### PAGE EXTRACT

In 1782, Chao Phraya Chakri was crowned as the King Rama I of Siam and founded the Chakri dynasty. In the same year, Prince Badon Min dethroned King Phaungkaza Maung Maung and crowned himself as King Bodawpaya. King Bodawpaya began his reign with glorious military conquests. In 1784, he sent his son Prince Thado Minsaw to successfully conquer the Kingdom of Mrauk U or the Arakan Kingdom. After Arakan, King Bodawpaya turned his eyes on Siam as his next military expedition.

Nine Armies War (July 1785 – March 1786)

Burmese preparations
King Bodawpaya began his Siamese expeditions in July 1785. The Burmese forces were drafted from its various tributary states, most notably the northern Shan states of Hsenwi, Mongnai, Kengtung, Banmaw, Mongkawng and Hsipaw. Bodawpaya first sent Mingyi Mingaung Kyaw to lead an army of 10,000 men to Martaban to arrange the provisions and supplies for the massive royal army and for the fleets at Mergui. However, supply shortage and line communications were the main issue for the Burmese armies. The Burmese were unable to quickly move the large number of men and provisions in time.

King Bodawpaya and his armies left Ava on November 11, 1785. When the king arrived at Martaban on December 20, he found that the supplies did not meet the demands. He ordered Mingyi Mingaung Kyaw arrested from Mergui to be brought to him in chains. After waiting for four days at Martaban, King Bodawpaya was furious that the transportation of men, horses and elephants across the Salween River was delayed and had not been completed. He struck a spear at one of his generals, wounding him. Only with the beseeching of the governor of Kawthanti that the royal temper was cooled down. After staying in Martaban for a month, King Hsinbyushin and his royal forces left Martaban on January 19, 1786, towards the Three Pagodas Pass.

### PROBLEM SET
1. Return the stretch of the Nine Armies War passage from "In 1782, Chao" through "1785 – March 1786)", copied word for word.
2. According to the Nine Armies War passage, on what date did King Bodawpaya and his armies leave Ava?

### DATA PROVIDED
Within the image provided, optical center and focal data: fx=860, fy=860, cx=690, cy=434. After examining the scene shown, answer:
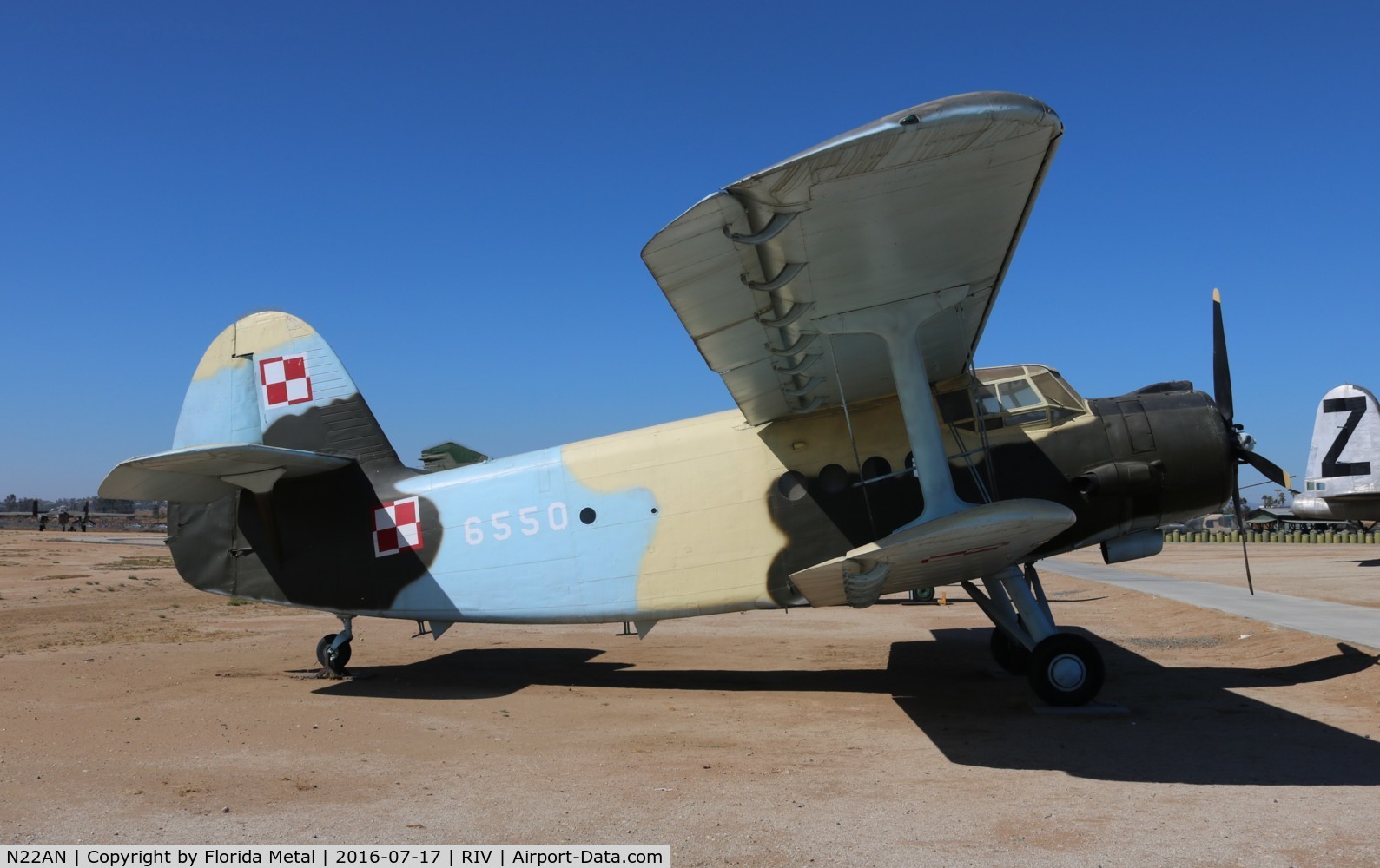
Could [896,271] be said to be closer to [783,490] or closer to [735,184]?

...

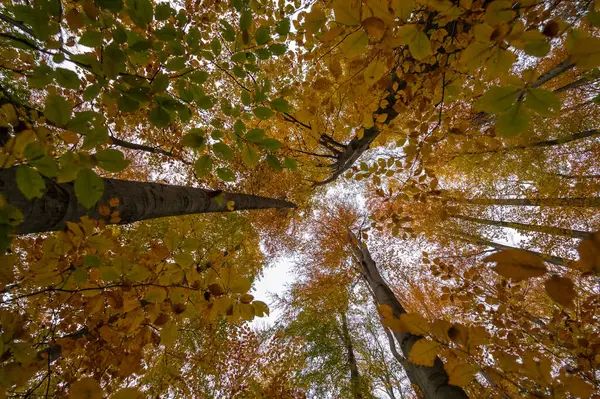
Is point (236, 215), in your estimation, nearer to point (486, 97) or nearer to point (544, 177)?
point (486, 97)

--

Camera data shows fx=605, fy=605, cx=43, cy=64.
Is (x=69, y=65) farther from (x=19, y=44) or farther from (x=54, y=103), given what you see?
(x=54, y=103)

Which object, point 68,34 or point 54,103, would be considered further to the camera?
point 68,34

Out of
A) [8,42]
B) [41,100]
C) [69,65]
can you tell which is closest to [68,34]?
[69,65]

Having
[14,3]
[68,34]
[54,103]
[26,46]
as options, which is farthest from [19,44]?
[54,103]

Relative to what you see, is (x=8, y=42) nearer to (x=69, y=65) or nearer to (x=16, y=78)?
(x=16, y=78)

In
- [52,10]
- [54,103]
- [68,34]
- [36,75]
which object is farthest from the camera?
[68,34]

### OUTPUTS FOR THE TASKS
1.
In 1782, Chao Phraya Chakri was crowned as the King Rama I of Siam and founded the Chakri dynasty. In the same year, Prince Badon Min dethroned King Phaungkaza Maung Maung and crowned himself as King Bodawpaya. King Bodawpaya began his reign with glorious military conquests. In 1784, he sent his son Prince Thado Minsaw to successfully conquer the Kingdom of Mrauk U or the Arakan Kingdom. After Arakan, King Bodawpaya turned his eyes on Siam as his next military expedition.

Nine Armies War (July 1785 – March 1786)

2. November 11, 1785